Can anyone shed any light on this matter - as we all know, there are 2 credit reference agencies now. Insolvency or not, each credit agency holds the info on any borrowings for 5 years after their closure date. So, my query is this, is it or has it ever been possible to have a listing removed early? I exited an insolvency arrangement in  2016. I spent a few years trying to get the banks to stop reporting to ICB incorrectly (after 2016 they continued to report as if I was missing payments) and I finally got the report looking correct - that the loans closed in 2016. I would very much like to try for a mortgage this year, considering that since 2016 I have completely got my life back, and been working and saving hard with good banking habits. Do you think the bank would consider removing my listing from the ICB a bit early, or is the 5 year holding of info actually up to the ICB itself?
 I am also concerned that I havent been able to "build up" a good credit rating, as since 2016 I havent attempted to borrow, Ive just been saving. It was suggested to me I should apply for a credit card and use it for fuel/groceries but clear the balance each month, in order to build up a good credit rating...is this good advice? However, surely no bank will give me a credit card while I still have a bad listing on my ICB?


----------



## Silence4u (30 Jul 2020)

forget about the ICB as central credit register is the one now operational, check your report on that one and see if any loan agreements showing up.in regards to listing on the central credit register after the loan is repaid 5 years it will show up there... 
so even if you have icb removal date for 2021 its the last date of payment from which they will remove it from the central credit register.


----------



## RedOnion (30 Jul 2020)

Silence4u said:


> forget about the ICB as central credit register is the one now operational,


ICB is still very much operational, and used for credit checks by lenders. It will remain so until enough history is built up on CCR.


----------



## Baby boomer (12 Aug 2020)

RedOnion said:


> ICB is still very much operational, and used for credit checks by lenders. It will remain so until enough history is built up on CCR.

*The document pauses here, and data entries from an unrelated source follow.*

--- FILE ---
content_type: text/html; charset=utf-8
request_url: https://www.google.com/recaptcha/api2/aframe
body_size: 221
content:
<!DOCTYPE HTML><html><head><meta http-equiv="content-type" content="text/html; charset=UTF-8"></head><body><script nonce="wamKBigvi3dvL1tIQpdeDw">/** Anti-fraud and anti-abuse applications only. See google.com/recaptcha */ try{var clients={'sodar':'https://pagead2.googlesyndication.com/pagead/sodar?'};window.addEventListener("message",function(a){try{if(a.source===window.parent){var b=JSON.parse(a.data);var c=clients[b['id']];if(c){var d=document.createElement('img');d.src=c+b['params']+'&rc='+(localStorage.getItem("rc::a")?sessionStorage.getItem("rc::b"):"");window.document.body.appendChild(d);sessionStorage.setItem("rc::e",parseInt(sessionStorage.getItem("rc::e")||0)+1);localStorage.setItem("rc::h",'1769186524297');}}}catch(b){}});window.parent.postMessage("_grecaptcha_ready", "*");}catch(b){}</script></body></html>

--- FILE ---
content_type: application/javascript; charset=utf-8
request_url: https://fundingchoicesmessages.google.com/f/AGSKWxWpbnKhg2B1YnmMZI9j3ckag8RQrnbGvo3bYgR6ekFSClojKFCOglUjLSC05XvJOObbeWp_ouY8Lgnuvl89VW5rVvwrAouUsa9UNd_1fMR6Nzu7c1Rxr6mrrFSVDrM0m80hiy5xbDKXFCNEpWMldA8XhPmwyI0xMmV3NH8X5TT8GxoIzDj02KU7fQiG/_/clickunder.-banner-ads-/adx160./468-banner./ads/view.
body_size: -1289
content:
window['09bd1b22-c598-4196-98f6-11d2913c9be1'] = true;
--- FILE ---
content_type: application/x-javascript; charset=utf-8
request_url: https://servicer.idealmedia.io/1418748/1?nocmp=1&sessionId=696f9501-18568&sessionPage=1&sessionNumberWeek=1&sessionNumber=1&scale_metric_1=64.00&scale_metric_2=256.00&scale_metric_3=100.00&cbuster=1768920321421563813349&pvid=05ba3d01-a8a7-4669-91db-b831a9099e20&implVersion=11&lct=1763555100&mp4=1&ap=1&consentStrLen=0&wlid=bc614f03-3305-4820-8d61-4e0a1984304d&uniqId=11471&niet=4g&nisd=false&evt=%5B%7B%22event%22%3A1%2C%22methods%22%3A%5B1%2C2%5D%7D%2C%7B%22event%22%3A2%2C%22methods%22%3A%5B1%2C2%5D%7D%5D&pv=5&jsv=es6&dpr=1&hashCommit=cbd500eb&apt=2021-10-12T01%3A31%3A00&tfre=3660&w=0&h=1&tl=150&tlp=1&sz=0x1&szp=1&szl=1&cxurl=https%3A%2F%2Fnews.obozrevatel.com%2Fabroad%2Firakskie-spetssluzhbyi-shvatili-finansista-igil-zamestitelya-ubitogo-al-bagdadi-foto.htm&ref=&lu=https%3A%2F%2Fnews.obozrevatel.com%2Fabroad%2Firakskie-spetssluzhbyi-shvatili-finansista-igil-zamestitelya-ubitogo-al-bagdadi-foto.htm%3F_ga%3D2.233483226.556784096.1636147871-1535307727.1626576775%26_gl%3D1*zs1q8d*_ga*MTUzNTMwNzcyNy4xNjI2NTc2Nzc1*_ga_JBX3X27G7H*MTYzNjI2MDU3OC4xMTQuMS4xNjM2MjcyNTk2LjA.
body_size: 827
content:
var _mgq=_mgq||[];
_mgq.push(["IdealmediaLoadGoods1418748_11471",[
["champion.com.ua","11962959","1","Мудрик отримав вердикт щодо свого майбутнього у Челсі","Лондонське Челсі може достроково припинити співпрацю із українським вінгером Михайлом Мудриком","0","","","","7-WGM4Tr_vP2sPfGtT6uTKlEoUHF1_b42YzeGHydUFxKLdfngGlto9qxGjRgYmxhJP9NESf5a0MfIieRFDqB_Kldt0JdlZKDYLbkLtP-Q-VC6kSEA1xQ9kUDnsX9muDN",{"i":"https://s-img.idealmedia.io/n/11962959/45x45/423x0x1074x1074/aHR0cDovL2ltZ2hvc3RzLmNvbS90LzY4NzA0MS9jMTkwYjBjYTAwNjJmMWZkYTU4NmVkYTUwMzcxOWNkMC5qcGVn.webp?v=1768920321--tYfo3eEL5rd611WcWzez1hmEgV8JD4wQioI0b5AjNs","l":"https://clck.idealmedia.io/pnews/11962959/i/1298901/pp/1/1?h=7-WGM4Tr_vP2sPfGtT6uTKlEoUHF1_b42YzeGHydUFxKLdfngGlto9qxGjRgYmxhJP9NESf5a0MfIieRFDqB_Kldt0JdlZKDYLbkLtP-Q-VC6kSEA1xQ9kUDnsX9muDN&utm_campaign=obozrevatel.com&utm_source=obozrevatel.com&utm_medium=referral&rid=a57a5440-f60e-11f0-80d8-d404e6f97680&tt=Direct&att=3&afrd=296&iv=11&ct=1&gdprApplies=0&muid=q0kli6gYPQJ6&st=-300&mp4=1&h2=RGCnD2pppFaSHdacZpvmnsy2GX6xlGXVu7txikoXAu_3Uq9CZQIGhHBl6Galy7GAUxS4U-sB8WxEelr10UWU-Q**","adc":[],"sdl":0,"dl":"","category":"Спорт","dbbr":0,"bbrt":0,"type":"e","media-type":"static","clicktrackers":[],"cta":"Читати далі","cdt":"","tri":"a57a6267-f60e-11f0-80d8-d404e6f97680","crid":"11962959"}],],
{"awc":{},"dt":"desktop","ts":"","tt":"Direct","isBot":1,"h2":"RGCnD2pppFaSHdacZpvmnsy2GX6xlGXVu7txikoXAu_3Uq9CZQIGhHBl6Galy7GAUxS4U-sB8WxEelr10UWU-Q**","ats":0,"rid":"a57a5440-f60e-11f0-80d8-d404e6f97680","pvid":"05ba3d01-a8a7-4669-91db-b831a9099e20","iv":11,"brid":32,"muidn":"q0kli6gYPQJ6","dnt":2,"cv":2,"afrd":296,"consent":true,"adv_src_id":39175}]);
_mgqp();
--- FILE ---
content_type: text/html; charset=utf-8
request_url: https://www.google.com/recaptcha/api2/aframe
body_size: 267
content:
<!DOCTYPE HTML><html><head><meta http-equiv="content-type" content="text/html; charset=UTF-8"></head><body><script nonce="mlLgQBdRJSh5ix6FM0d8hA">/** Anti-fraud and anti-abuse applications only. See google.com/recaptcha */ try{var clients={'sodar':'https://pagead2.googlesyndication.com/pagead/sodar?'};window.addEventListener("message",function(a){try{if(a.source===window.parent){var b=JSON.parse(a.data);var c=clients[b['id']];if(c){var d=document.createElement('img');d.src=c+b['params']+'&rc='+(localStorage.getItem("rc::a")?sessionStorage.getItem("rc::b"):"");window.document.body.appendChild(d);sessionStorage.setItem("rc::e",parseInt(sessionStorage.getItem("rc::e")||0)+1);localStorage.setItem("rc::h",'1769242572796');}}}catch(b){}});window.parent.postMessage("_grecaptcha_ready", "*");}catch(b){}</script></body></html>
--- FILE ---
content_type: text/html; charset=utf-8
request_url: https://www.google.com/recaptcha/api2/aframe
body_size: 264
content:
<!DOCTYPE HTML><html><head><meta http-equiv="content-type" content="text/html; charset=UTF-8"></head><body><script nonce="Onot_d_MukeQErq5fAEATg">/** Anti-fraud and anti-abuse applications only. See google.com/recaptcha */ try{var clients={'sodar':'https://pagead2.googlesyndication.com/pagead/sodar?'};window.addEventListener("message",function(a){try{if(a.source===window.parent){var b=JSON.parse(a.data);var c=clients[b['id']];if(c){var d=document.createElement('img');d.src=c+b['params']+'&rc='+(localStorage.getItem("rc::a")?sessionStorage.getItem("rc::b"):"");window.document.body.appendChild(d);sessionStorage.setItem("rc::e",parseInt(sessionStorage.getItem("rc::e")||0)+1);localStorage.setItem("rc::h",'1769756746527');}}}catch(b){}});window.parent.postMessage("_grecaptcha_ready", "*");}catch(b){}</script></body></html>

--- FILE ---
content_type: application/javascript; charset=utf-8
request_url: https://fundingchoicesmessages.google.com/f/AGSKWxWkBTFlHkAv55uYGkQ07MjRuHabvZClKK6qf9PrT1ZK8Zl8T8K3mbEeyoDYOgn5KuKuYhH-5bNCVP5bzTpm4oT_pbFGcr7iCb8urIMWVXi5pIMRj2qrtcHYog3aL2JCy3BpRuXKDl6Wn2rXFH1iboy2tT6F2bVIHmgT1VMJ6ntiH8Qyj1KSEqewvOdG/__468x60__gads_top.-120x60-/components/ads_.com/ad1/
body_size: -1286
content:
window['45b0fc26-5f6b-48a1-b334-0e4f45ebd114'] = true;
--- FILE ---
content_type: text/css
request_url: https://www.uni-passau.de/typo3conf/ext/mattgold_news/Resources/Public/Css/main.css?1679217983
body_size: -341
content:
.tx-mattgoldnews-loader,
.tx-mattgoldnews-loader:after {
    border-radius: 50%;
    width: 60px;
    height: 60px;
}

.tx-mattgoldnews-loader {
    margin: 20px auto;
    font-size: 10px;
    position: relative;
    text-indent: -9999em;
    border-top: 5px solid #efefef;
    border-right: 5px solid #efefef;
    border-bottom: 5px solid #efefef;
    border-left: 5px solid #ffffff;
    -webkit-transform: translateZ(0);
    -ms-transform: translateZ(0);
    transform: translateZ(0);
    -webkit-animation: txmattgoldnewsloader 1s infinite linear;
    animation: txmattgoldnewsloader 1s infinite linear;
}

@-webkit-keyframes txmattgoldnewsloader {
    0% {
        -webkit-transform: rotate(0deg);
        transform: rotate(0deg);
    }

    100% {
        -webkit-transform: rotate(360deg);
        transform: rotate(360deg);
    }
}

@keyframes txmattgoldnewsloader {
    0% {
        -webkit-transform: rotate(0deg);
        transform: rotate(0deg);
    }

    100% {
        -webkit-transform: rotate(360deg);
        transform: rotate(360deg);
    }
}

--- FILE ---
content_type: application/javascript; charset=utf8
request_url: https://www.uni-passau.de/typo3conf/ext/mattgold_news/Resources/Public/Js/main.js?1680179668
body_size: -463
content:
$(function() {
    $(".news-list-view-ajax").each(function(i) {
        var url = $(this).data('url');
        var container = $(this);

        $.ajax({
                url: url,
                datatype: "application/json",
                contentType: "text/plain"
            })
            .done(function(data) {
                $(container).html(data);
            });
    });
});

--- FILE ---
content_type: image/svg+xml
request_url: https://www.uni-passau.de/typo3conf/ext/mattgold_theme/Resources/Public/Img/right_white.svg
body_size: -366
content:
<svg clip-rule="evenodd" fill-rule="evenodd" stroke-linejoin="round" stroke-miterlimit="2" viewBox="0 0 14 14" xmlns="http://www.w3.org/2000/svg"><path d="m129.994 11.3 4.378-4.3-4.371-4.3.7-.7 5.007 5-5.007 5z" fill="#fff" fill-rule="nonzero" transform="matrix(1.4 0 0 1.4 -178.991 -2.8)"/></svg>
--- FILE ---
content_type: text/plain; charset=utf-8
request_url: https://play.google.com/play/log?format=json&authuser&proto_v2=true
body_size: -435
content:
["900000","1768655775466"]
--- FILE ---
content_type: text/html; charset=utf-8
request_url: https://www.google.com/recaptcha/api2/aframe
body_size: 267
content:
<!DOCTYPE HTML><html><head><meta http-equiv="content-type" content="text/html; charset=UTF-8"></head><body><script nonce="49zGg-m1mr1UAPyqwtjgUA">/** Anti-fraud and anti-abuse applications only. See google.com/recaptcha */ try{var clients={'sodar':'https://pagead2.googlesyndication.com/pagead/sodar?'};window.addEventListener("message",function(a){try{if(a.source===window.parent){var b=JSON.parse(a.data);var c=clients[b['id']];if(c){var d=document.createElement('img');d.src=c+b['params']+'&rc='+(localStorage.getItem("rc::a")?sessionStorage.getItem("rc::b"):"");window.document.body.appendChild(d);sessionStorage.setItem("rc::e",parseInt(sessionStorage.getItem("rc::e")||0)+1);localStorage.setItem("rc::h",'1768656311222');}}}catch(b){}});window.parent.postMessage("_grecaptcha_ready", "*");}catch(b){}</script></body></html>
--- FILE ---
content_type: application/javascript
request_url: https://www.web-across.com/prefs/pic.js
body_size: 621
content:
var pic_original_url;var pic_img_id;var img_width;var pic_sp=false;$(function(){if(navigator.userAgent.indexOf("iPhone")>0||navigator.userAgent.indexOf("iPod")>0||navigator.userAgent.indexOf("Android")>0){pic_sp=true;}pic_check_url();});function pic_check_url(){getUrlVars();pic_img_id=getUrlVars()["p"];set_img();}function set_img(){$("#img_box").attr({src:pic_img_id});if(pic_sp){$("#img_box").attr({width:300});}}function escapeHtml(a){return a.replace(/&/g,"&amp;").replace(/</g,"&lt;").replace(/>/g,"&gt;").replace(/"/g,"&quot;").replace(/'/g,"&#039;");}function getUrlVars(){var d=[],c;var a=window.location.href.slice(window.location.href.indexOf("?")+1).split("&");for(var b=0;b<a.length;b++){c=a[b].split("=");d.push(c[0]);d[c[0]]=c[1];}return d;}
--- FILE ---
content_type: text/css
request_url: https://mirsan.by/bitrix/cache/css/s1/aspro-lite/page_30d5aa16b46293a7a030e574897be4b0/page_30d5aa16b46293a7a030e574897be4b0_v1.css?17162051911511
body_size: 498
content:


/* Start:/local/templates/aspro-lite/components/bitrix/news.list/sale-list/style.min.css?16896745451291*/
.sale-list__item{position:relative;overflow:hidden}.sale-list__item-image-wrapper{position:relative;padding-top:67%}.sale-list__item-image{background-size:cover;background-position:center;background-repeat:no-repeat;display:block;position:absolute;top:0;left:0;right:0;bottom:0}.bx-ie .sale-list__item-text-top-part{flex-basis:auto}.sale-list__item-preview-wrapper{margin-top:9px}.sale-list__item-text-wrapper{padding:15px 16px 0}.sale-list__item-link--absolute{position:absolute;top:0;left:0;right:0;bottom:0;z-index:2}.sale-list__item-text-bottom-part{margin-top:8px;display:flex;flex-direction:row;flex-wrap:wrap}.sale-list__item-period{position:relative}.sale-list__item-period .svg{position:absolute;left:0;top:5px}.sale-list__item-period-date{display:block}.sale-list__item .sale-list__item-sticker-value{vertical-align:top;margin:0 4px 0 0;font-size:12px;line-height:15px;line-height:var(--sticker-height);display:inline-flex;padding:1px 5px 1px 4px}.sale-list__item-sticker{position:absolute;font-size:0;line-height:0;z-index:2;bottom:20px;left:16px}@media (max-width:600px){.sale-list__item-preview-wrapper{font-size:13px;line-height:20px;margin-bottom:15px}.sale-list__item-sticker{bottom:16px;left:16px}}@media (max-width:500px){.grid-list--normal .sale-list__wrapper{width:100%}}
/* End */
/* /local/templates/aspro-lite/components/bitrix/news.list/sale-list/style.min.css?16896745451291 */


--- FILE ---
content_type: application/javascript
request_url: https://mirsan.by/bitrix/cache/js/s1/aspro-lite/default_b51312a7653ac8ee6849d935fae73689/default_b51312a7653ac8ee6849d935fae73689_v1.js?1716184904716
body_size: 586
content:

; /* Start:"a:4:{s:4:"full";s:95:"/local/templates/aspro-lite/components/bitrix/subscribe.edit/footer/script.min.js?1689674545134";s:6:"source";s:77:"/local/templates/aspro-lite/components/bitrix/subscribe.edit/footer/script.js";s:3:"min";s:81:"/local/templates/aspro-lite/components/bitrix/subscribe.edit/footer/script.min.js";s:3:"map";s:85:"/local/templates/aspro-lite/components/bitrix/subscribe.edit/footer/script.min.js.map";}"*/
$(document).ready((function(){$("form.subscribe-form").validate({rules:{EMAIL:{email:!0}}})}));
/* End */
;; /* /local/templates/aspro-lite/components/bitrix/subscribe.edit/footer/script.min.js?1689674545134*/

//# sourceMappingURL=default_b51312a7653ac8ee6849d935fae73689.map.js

Just wondering why this is so.  I thought the CCR was compulsory and all current and past loans must be recorded in it.  Is the ICB not surplus to requirements?


----------



## RedOnion (13 Aug 2020)

Baby boomer said:


> Just wondering why this is so.  I thought the CCR was compulsory and all current and past loans must be recorded in it.  Is the ICB not surplus to requirements?


Because there isn't enough history yet on CCR. It's only been around for 3 years.


----------



## Baby boomer (14 Aug 2020)

RedOnion said:


> Because there isn't enough history yet on CCR. It's only been around for 3 years.


But does it not also include pre-2017 data? I remember much discussion here about banks having to trawl through historical data to get info for the CCR.


----------



## RedOnion (14 Aug 2020)

Baby boomer said:


> But does it not also include pre-2017 data? I remember much discussion here about banks having to trawl through historical data to get info for the CCR.


Not really.
Credit unions included loans which had been internally written off, as the balance was still outstanding. But it doesn't contain monthly arrears information prior to the month it went live for the relevant products.
Banks must by law now complete a CCR check for ant loan application over 2k, but they also check ICB.
If you've any doubt about whether or not ICB is still being used, apply for a mortgage, and then request your ICB report, and you'll see a footprint where it was checked by the bank.


----------



## Baby boomer (14 Aug 2020)

Ah, that makes sense, I suppose, thanks.  Presumably, the ICB is on countdown and will become redundant in a few years time?


----------